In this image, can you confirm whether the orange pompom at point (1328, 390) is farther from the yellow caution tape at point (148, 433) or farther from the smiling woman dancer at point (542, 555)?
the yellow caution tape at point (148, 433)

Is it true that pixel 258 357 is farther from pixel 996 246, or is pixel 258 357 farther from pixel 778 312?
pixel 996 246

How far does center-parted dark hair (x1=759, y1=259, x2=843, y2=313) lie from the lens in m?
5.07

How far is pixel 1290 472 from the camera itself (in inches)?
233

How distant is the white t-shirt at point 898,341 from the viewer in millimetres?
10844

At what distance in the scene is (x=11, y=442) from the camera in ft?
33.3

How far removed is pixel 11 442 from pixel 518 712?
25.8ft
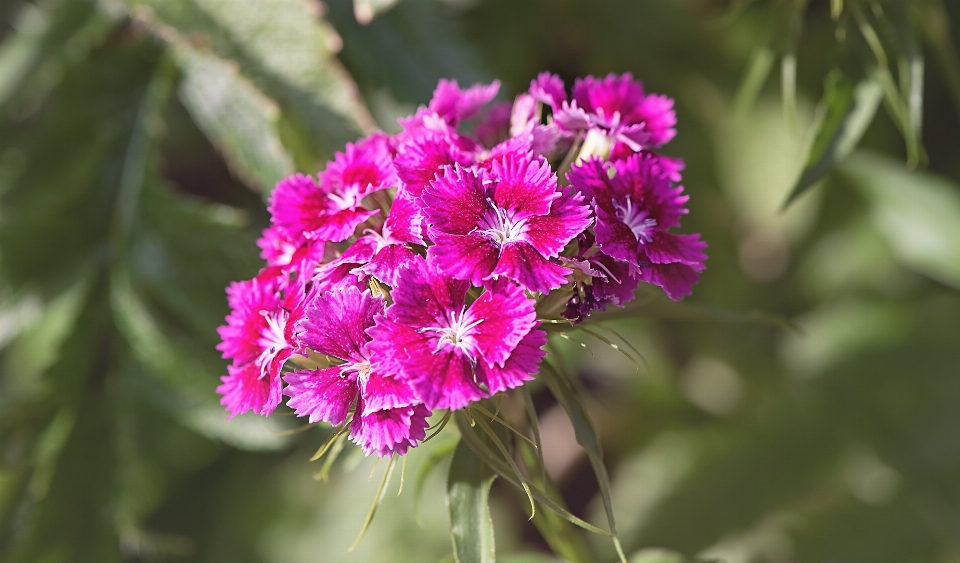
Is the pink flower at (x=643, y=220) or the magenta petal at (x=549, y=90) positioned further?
the magenta petal at (x=549, y=90)

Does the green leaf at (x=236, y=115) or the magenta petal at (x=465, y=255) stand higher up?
the magenta petal at (x=465, y=255)

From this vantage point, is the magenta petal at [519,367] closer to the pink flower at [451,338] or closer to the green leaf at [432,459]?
the pink flower at [451,338]

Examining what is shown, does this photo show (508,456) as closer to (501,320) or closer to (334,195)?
(501,320)

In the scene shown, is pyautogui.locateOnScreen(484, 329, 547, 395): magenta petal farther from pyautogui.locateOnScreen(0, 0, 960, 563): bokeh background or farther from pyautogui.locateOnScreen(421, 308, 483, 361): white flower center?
pyautogui.locateOnScreen(0, 0, 960, 563): bokeh background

☆ ☆ ☆

Work to do. Copy every one of the entries above word for word, leaving out the pictures.

Solution to the problem.
In this image, can you confirm whether the orange pompom at point (1328, 390) is farther from the yellow caution tape at point (148, 433) or farther from the smiling woman dancer at point (542, 555)?
the yellow caution tape at point (148, 433)

Is it true that pixel 258 357 is farther from pixel 996 246, or is pixel 258 357 farther from pixel 778 312?
pixel 996 246

How far does center-parted dark hair (x1=759, y1=259, x2=843, y2=313) lie from the lens in m?
5.07

How far is pixel 1290 472 from the camera itself (in inches)?
233

How distant is the white t-shirt at point 898,341 from the viewer in millimetres?
10844

At what distance in the scene is (x=11, y=442) from the camera in ft?
33.3

How far removed is pixel 11 442 from pixel 518 712?
25.8ft
Is the pink flower at (x=643, y=220) or the magenta petal at (x=549, y=90) positioned further?
the magenta petal at (x=549, y=90)

Does the green leaf at (x=236, y=115) or the magenta petal at (x=465, y=255) stand higher up?
the magenta petal at (x=465, y=255)

From this vantage point, is the magenta petal at [519,367] closer to the pink flower at [451,338] or closer to the green leaf at [432,459]?
the pink flower at [451,338]

Examining what is shown, does this photo show (508,456) as closer to (501,320) or closer to (334,195)?
(501,320)

In the scene shown, is pyautogui.locateOnScreen(484, 329, 547, 395): magenta petal farther from pyautogui.locateOnScreen(0, 0, 960, 563): bokeh background or farther from pyautogui.locateOnScreen(421, 308, 483, 361): white flower center?
pyautogui.locateOnScreen(0, 0, 960, 563): bokeh background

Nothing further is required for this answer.